* What is being asked *
Extract the full set of records that follows, word for word.

* Working data *
_____

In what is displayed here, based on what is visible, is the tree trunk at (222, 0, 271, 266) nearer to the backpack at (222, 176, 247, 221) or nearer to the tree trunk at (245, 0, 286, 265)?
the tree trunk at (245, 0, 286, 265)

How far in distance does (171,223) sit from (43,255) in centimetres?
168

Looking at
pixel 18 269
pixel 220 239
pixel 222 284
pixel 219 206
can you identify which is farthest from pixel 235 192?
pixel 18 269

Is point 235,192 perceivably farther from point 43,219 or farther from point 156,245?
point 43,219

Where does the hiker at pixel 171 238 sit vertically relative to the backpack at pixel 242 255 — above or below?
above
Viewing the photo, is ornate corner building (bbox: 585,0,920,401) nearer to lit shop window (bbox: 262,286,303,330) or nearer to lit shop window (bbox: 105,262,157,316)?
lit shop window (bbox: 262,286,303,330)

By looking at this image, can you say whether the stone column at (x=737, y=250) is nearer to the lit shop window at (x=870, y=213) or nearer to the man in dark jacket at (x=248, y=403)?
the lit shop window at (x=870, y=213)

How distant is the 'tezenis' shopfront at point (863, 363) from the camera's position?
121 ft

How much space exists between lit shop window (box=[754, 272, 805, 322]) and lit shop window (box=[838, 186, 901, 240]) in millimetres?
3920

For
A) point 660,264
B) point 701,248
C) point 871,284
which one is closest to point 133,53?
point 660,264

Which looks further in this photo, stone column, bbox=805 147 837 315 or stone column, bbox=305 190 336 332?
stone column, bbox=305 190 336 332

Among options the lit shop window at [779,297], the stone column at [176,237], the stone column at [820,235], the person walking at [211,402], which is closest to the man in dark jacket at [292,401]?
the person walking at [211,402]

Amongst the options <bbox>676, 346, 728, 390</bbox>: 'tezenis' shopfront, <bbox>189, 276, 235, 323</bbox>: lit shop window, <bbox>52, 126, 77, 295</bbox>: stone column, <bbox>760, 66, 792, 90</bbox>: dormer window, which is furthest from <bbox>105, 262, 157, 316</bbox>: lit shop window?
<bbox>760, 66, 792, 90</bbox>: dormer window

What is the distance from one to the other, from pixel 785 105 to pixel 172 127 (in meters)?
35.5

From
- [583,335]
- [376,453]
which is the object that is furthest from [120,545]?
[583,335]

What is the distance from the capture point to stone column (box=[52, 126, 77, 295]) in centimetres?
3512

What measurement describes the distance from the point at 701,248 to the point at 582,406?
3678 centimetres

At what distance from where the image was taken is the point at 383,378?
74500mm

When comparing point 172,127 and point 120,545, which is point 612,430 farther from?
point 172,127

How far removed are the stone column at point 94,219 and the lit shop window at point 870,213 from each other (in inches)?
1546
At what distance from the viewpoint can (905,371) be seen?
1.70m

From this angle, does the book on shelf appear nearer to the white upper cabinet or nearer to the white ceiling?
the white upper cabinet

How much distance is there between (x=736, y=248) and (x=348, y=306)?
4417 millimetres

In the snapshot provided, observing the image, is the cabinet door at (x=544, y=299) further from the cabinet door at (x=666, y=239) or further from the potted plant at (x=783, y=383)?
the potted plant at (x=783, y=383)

_____

* Reply *
In what is displayed here, based on what is visible, is the tree trunk at (222, 0, 271, 266) nearer to the backpack at (222, 176, 247, 221) or nearer to the tree trunk at (245, 0, 286, 265)?
the tree trunk at (245, 0, 286, 265)

How far in distance does (171,223) sit from (43,255) in centimetres?
168

Looking at
pixel 18 269
pixel 220 239
pixel 222 284
pixel 219 206
can you identify which is farthest from pixel 235 192?
pixel 18 269

Is point 235,192 perceivably farther from point 43,219 or farther from point 156,245?
point 43,219

Where does the hiker at pixel 171 238 sit vertically relative to the backpack at pixel 242 255 — above or below?
above
Viewing the photo, is ornate corner building (bbox: 585,0,920,401) nearer to lit shop window (bbox: 262,286,303,330) or nearer to lit shop window (bbox: 105,262,157,316)?
lit shop window (bbox: 262,286,303,330)

By looking at this image, can you say whether the stone column at (x=737, y=250) is nearer to the lit shop window at (x=870, y=213) or nearer to the man in dark jacket at (x=248, y=403)?
the lit shop window at (x=870, y=213)

How distant is the 'tezenis' shopfront at point (863, 363) from the camera's position?
121 ft

How much space exists between lit shop window (box=[754, 272, 805, 322]) and lit shop window (box=[838, 186, 901, 240]) in millimetres?
3920

For
A) point 660,264
B) point 701,248
C) point 871,284
which one is closest to point 133,53?
point 660,264

Which looks further in this photo, stone column, bbox=805 147 837 315 or stone column, bbox=305 190 336 332?
stone column, bbox=305 190 336 332

Among options the lit shop window at [779,297], the stone column at [176,237], the stone column at [820,235], the person walking at [211,402], which is closest to the man in dark jacket at [292,401]?
the person walking at [211,402]

Amongst the options <bbox>676, 346, 728, 390</bbox>: 'tezenis' shopfront, <bbox>189, 276, 235, 323</bbox>: lit shop window, <bbox>52, 126, 77, 295</bbox>: stone column, <bbox>760, 66, 792, 90</bbox>: dormer window, which is furthest from <bbox>105, 262, 157, 316</bbox>: lit shop window?
<bbox>760, 66, 792, 90</bbox>: dormer window

What is the distance from one to the other, from pixel 785 105 to pixel 172 127 (in meters)?
35.5

From
- [583,335]
- [376,453]
which is the object that is furthest from [120,545]?
[583,335]

What is the distance from the capture point to stone column (box=[52, 126, 77, 295]) in centimetres?
3512

What measurement describes the distance from the point at 701,248 to the point at 582,406?
3678 centimetres

At what distance from where the image was taken is the point at 383,378?
74500mm

When comparing point 172,127 and point 120,545, which is point 612,430 farther from?
point 172,127

How far removed are the stone column at point 94,219 and the lit shop window at point 870,213 from each other (in inches)?
1546
At what distance from the viewpoint can (905,371) be seen?
1.70m

From this angle, does the book on shelf appear nearer to the white upper cabinet or nearer to the white ceiling?
the white upper cabinet

How much distance is there between (x=736, y=248) and (x=348, y=306)?
4417 millimetres

In the snapshot provided, observing the image, is the cabinet door at (x=544, y=299) further from the cabinet door at (x=666, y=239) or further from the potted plant at (x=783, y=383)?
the potted plant at (x=783, y=383)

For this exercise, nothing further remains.